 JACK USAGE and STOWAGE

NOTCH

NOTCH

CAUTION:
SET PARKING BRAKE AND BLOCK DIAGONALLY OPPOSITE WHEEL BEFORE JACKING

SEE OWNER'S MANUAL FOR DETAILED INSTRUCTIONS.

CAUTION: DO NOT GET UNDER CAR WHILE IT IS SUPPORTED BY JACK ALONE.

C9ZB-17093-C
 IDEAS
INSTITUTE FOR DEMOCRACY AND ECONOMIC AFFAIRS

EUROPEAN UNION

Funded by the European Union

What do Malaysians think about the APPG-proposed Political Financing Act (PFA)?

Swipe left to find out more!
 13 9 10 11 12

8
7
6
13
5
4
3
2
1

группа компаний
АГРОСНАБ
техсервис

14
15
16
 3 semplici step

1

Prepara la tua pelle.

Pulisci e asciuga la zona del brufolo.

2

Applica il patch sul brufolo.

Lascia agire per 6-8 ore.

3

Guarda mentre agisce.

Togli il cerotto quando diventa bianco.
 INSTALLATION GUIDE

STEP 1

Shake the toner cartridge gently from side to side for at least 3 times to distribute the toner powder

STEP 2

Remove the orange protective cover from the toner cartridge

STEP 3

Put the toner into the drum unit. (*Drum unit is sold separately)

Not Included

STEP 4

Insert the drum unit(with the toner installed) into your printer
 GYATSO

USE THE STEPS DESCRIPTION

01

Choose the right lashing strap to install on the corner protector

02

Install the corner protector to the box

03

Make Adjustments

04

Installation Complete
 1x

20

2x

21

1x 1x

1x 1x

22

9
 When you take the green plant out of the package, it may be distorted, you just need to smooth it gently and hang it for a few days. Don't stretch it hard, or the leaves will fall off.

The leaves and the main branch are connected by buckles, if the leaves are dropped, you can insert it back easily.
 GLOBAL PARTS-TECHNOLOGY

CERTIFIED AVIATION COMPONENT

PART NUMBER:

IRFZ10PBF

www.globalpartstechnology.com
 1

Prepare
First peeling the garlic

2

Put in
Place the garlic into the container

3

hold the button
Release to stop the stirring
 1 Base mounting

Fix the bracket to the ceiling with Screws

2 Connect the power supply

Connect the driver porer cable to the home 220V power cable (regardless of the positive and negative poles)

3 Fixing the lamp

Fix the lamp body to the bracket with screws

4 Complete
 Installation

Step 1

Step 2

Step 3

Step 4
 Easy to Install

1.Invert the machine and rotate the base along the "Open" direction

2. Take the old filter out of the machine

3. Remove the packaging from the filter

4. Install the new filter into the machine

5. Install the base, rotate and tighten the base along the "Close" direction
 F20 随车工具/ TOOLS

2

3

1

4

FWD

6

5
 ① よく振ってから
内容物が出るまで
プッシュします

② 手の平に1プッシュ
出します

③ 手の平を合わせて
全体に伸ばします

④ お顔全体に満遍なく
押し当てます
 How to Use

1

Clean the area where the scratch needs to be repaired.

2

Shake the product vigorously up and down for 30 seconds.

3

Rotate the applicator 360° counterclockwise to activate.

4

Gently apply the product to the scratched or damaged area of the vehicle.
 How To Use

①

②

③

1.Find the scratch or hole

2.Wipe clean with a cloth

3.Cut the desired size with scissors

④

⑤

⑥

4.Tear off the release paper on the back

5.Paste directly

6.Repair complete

....................

* WHAT YOU SHOULD DO
I need every line from the material that contains the word "with".

* EXPECTED ANSWER
Insert the drum unit(with the toner installed) into your printer
Fix the bracket to the ceiling with Screws
Fix the lamp body to the bracket with screws
2.Wipe clean with a cloth
3.Cut the desired size with scissors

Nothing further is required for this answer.